TO DO
For the material below, reproduce exactly each line from the one that has "order: Artiodactyla" through the one that has "Q: What species is this?", and no others; pictures stay out.

========================

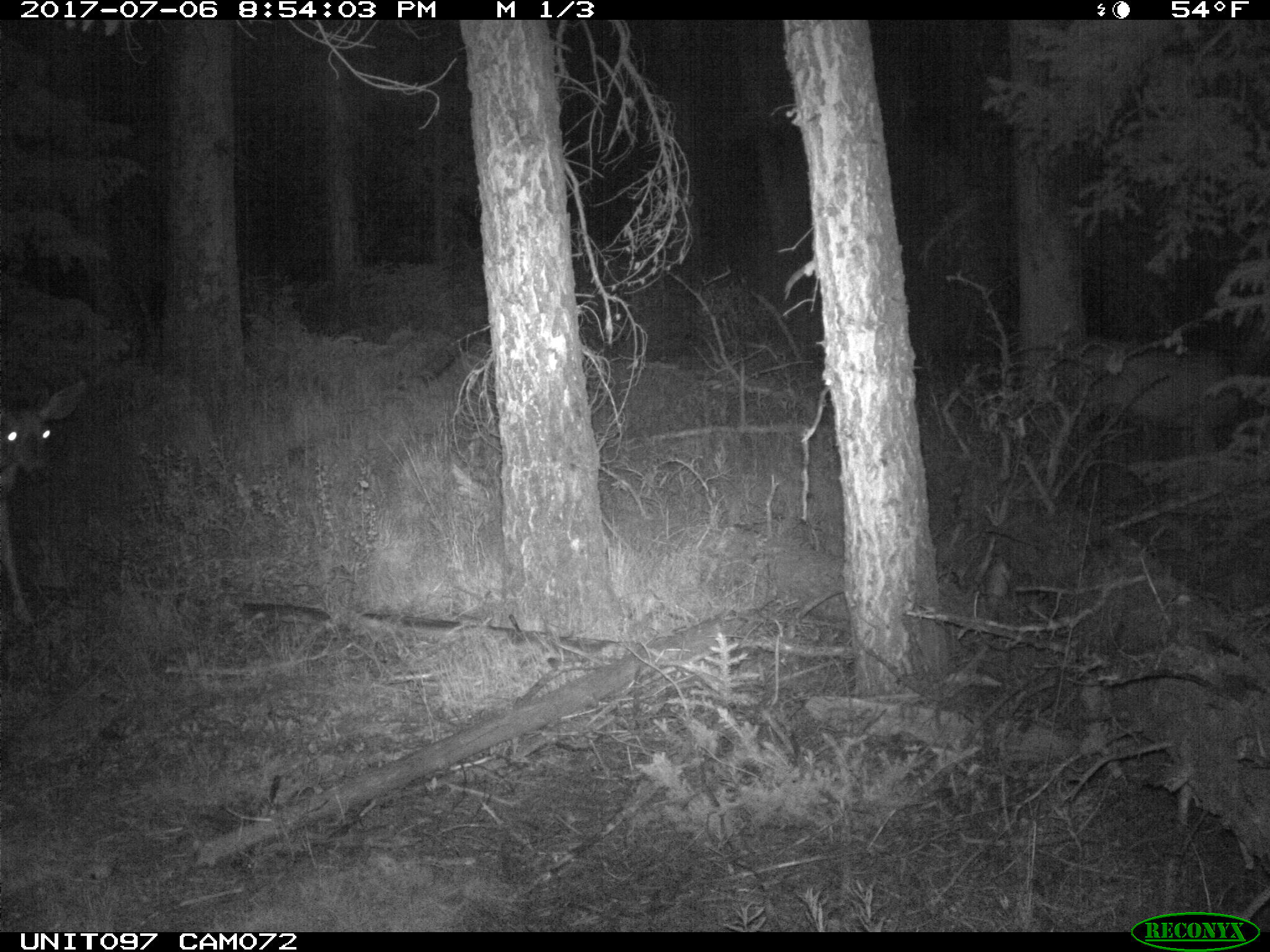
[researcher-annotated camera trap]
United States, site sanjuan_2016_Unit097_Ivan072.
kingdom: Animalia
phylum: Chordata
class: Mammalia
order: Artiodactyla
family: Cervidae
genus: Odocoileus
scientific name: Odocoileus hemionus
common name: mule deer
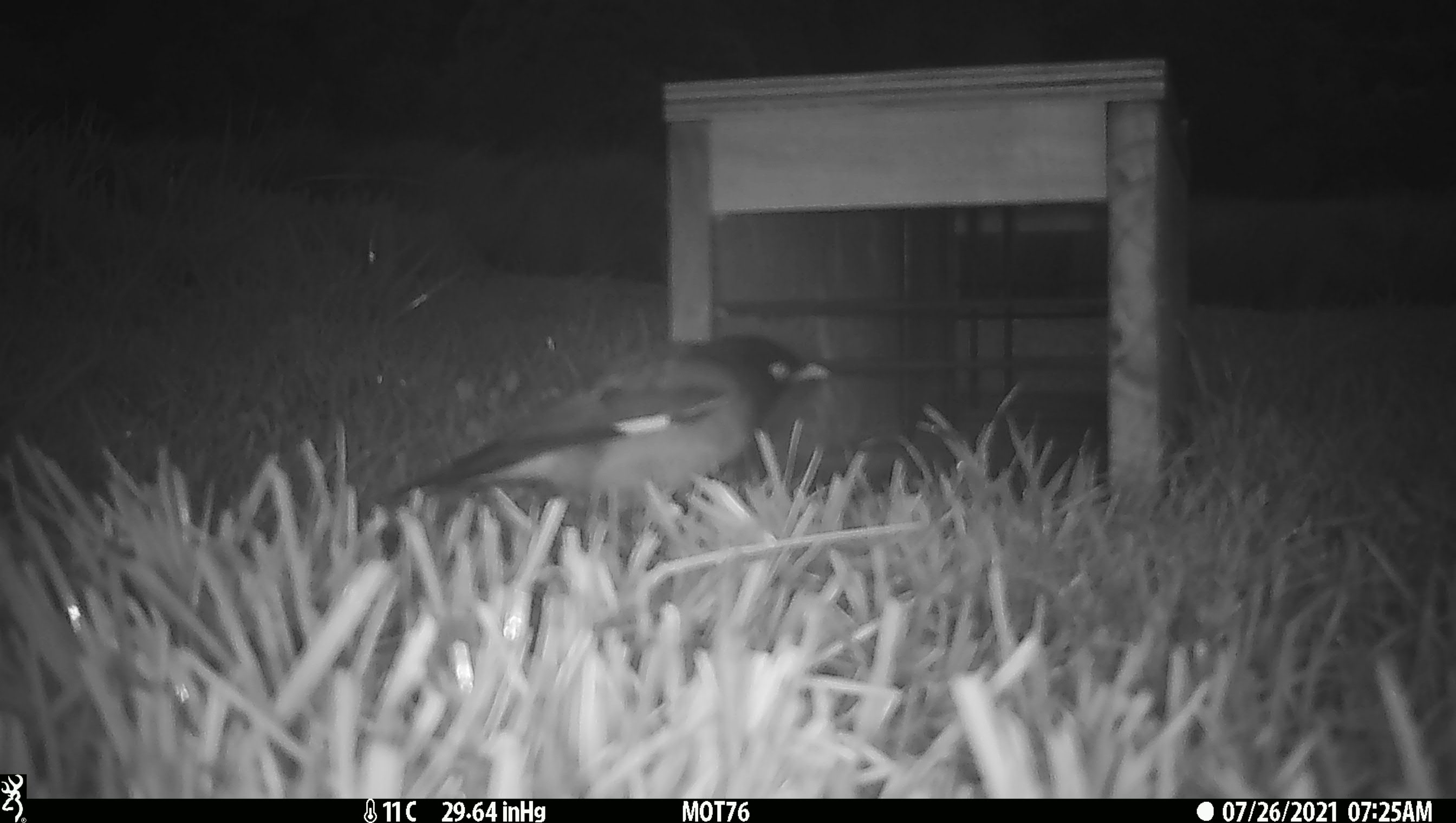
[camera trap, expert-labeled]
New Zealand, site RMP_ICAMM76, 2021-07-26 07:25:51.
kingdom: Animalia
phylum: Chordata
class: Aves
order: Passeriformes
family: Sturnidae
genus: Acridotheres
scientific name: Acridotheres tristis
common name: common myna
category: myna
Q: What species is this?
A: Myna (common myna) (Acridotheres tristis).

========================

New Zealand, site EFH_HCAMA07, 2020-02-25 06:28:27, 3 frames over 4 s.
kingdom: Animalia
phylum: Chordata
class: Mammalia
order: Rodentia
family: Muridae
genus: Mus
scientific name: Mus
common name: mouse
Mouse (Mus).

========================

EXERCISE OUTPUT
order: Artiodactyla
family: Cervidae
genus: Odocoileus
scientific name: Odocoileus hemionus
common name: mule deer
[camera trap, expert-labeled]
New Zealand, site RMP_ICAMM76, 2021-07-26 07:25:51.
kingdom: Animalia
phylum: Chordata
class: Aves
order: Passeriformes
family: Sturnidae
genus: Acridotheres
scientific name: Acridotheres tristis
common name: common myna
category: myna
Q: What species is this?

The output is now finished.